─── Material provided
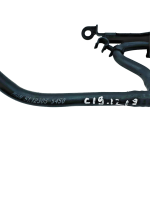 MAN TGX Fuel Pipe 51123055450 51.12305-5450 Euro 6 Used view 5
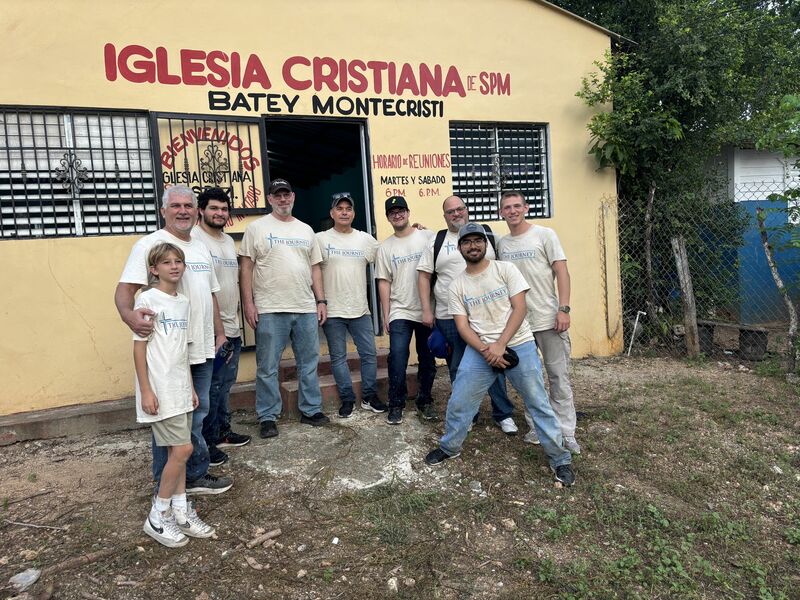 Dominican Republic Trip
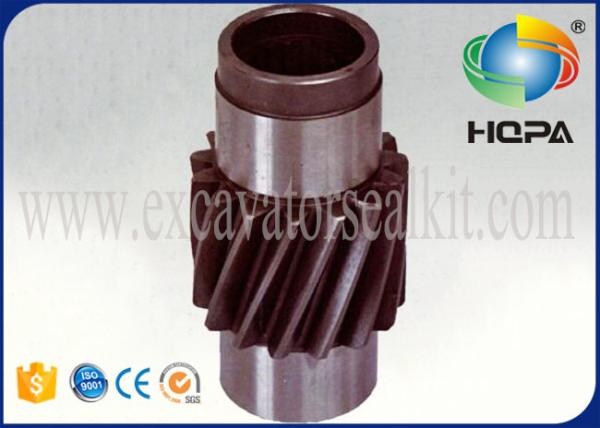 Buy cheap 20Y-26-14260 Excavator Spare Parts Sun Gear For Swing Reducer Ring Gear PC200-5 from wholesalers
──────
* Task instructions *
Retype the data exactly as it stands, but keep the images out of your copy.

* Worked solution *
 MAN TGX Fuel Pipe 51123055450 51.12305-5450 Euro 6 Used view 5
 Dominican Republic Trip
 Buy cheap 20Y-26-14260 Excavator Spare Parts Sun Gear For Swing Reducer Ring Gear PC200-5 from wholesalers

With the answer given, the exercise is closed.